Já a primeira matéria da sessão, publicada em 30 de junho deste ano, diz na chamada: “Um novo Centro para a cidade de São Paulo: Ações da Prefeitura, diálogo com a sociedade e parceria com o setor privado geram onda inédita de investimentos na região.” O texto – publicado em momento de acalorados debates sobre o futuro da chamada ‘cracolândia’ – já começa com um elogio, anunciando que a capital paulista teria encontrado um “caminho eficaz” para “revitalizar” o centro da cidade de forma “sustentável”. Bem, basta caminhar pelas ruas da cidade para constatar a irrealidade de tal narrativa.
O que muda em relação às demais parcerias são basicamente dois aspectos. O primeiro é que se trata de uma publicação semanal, diferente do que ocorre nos jornais paulistas em que diversos conteúdos são publicados no mesmo intervalo de tempo.
Outra diferença está nos ‘chapéus’ das matérias, que apontam claramente tratar-se de conteúdo pago. No campo da autoria do conteúdo, consta a própria Prefeitura de São Paulo como autora. No entanto, no rodapé da página não há maiores informações sobre a parceria como ocorre nos sites da Folha e do Estadão.

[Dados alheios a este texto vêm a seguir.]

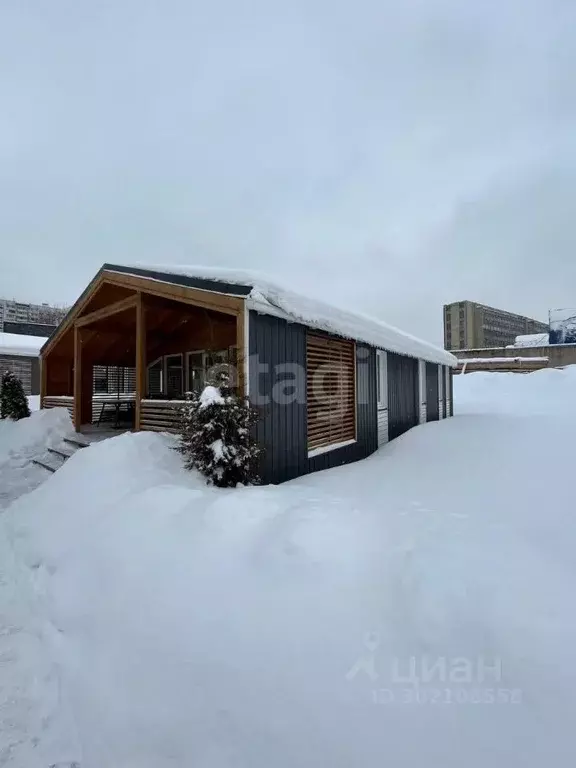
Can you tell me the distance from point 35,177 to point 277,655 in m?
17.8

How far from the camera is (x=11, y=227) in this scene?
19.1 m

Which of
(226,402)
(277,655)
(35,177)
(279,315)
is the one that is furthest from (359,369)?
(35,177)

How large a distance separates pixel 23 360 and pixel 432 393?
17.3 metres

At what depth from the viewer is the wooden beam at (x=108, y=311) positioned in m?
7.76

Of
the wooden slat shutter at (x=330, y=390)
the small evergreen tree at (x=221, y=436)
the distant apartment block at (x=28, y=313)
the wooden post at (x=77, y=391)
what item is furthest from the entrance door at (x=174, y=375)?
the distant apartment block at (x=28, y=313)

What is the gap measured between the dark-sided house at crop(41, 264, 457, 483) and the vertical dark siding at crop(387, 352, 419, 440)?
0.03m

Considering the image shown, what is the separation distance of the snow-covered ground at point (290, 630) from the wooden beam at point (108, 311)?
13.8 ft

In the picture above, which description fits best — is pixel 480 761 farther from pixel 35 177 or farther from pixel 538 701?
pixel 35 177

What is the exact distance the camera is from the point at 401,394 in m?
10.5

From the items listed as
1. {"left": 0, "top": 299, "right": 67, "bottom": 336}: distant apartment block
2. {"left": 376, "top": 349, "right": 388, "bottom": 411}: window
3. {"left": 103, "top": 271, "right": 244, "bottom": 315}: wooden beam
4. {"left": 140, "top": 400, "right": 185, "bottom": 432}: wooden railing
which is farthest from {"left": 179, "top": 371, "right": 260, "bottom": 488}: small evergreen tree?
{"left": 0, "top": 299, "right": 67, "bottom": 336}: distant apartment block

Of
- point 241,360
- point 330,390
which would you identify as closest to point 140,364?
point 241,360

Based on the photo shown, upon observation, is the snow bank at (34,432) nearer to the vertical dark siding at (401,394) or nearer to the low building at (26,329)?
the vertical dark siding at (401,394)

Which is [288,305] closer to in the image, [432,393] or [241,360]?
[241,360]

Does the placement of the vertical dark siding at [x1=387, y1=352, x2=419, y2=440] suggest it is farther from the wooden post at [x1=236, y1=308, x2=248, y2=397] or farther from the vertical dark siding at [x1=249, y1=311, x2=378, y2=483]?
the wooden post at [x1=236, y1=308, x2=248, y2=397]
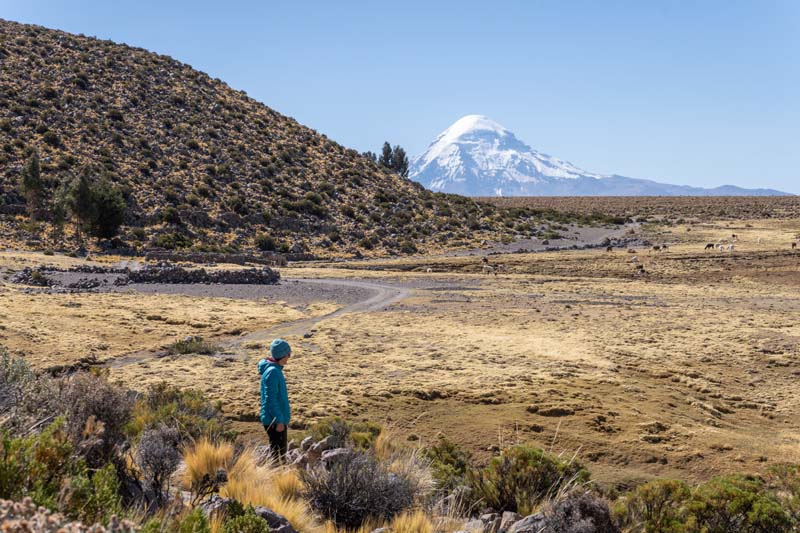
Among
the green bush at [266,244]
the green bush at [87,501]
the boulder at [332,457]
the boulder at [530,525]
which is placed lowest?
the boulder at [530,525]

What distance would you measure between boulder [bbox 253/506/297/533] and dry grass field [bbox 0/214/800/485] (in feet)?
18.9

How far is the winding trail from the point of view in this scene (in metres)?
16.3

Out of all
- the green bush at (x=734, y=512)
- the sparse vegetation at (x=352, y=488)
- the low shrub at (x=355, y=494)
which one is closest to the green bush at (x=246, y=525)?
the sparse vegetation at (x=352, y=488)

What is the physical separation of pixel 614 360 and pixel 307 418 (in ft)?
29.0

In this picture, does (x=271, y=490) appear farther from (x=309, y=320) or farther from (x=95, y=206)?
(x=95, y=206)

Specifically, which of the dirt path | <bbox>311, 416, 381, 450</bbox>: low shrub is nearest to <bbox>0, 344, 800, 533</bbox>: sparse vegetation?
<bbox>311, 416, 381, 450</bbox>: low shrub

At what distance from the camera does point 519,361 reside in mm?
16406

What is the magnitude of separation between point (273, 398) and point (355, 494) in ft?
6.47

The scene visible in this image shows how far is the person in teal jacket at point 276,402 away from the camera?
24.2ft

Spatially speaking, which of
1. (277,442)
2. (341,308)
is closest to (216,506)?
(277,442)

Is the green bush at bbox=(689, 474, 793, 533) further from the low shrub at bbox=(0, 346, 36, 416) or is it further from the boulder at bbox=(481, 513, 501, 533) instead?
the low shrub at bbox=(0, 346, 36, 416)

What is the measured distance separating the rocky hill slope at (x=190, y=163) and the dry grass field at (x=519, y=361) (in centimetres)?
2032

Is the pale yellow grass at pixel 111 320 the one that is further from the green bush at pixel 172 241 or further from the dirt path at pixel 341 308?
the green bush at pixel 172 241

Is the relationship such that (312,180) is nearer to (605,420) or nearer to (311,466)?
(605,420)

A Revista Fórum também questionou Prefeitura de São Paulo, via Lei de Acesso à Informação, sobre os valores pagos ao jornal O Globo. Leia, a seguir, a resposta, também assinada por Affonso Prado Filho, Chefe de Gabinete da Secretaria Especial de Comunicação.
"Com relação ao jornal O Globo, informamos que a tratativa realizada pela Prefeitura de SP em decorrência do seu apoio institucional a eventos, tem como contrapartida, não onerosa, espaço publieditorial para divulgação e promoção de turismo e lazer na cidade de São Paulo, aos munícipes interessados."